Fictober, Prompt 20 – “That’s what I’m known for.”
Original fiction. Not really fantasy, medieval-ish setting.
Warnings: stabbing, violent death.
The tavern was crowded, and noisy enough to cover such private conversations as might occur around the edges of the room. I wasn’t surprised when a hooded figure slid into the booth opposite me, but didn’t allow the newcomer to interrupt my meal. The stew on offer at this place was tasty, and their ale above average.
Sometimes I regretted the work that necessitated my constantly being on the move, but it couldn’t be helped – not in my profession.
After a few moments, the silence grew awkward for my prospective client, and he shifted in his seat, clearing his throat. The hood slipped back a bit, revealing a strong jaw below light eyes and hair. Appealing enough, I supposed, if you liked that sort of thing.
I took another bite of potato and chewed, holding his gaze calmly.
“Are you Ligart?” he asked then, voice a pleasant tenor.

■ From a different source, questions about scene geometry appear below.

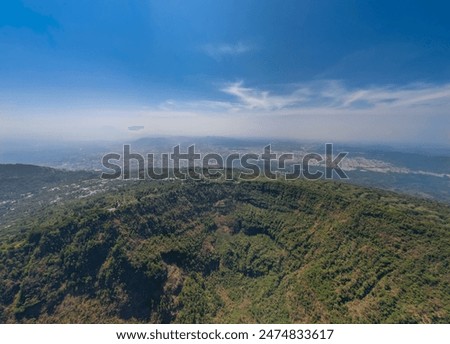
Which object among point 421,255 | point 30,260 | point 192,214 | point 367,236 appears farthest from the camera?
point 192,214

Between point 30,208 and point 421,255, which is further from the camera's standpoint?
point 30,208

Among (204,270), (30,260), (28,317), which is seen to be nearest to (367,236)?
(204,270)

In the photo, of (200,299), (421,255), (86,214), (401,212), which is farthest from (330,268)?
(86,214)

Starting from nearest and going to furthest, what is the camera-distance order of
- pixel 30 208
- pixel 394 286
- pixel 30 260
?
pixel 394 286, pixel 30 260, pixel 30 208

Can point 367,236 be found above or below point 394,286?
above

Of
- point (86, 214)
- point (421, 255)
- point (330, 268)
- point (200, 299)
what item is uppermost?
point (86, 214)

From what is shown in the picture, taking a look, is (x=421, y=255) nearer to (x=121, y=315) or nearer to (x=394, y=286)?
(x=394, y=286)
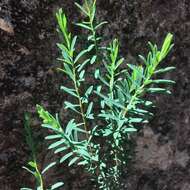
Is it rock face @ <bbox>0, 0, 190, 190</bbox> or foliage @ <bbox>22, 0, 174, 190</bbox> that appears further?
rock face @ <bbox>0, 0, 190, 190</bbox>

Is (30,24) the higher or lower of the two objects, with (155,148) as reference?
higher

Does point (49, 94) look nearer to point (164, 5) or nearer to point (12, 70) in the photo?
point (12, 70)

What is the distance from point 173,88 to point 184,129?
4.8 inches

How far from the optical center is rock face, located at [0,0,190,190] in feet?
2.91

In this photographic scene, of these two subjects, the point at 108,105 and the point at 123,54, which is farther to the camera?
the point at 123,54

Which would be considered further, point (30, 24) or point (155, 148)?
point (155, 148)

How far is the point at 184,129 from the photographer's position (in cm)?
110

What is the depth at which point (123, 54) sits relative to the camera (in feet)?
3.21

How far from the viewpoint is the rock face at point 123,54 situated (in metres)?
0.89

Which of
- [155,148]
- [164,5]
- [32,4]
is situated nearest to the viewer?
[32,4]

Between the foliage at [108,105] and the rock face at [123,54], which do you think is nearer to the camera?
the foliage at [108,105]

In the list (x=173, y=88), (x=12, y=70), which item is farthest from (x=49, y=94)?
(x=173, y=88)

I swallowed the potato, said, “I am,” and bit a piece of turnip off my knife.
“They say…” he said, trailing off suggestively. When I did not volunteer to fill in this gaping conversational hole, he reluctantly went on, “They say that you…take care of problems.”
“That’s what I’m known for,” I agreed, and speared the last piece of meat left in my bowl.
Finishing the stew took up the time he needed to gather his courage again and lean forward to say, even more quietly, “They say that you take care of problems even when they’re people.”
“That is what they say.” I pushed aside my bowl and drained the rest of my ale. In spite of the hesitation, this man would hire me tonight – by now, I was very good at reading people. This man was serious, so sense in delaying further.
“Is it true?” He pressed, eyes intense. “I can pay.”
“After the job’s done,” I agreed, and named a price. He didn’t flinch, which meant he had enough.
“Agreed,” he said, and reached a hand across the table.
I shook it, and rose. He was nearly a head shorter than me when he rose as well, looking unsure again.
“Show me the person who is your problem,” I said.
He led me through town to a house on one of the few, small side streets. The sun was only just down, and windows were lit from within, spilling meagre golden light out into the night. Inside, I could see a woman, lovely in laughter with her head thrown back and her eyes crinkled shut with delight. Her companion, a man a few years older than she seemed, watched her with open adoration.
“The man?” I asked my client, who stood next to me in the shadowed street, body tense with fury that showed on his face.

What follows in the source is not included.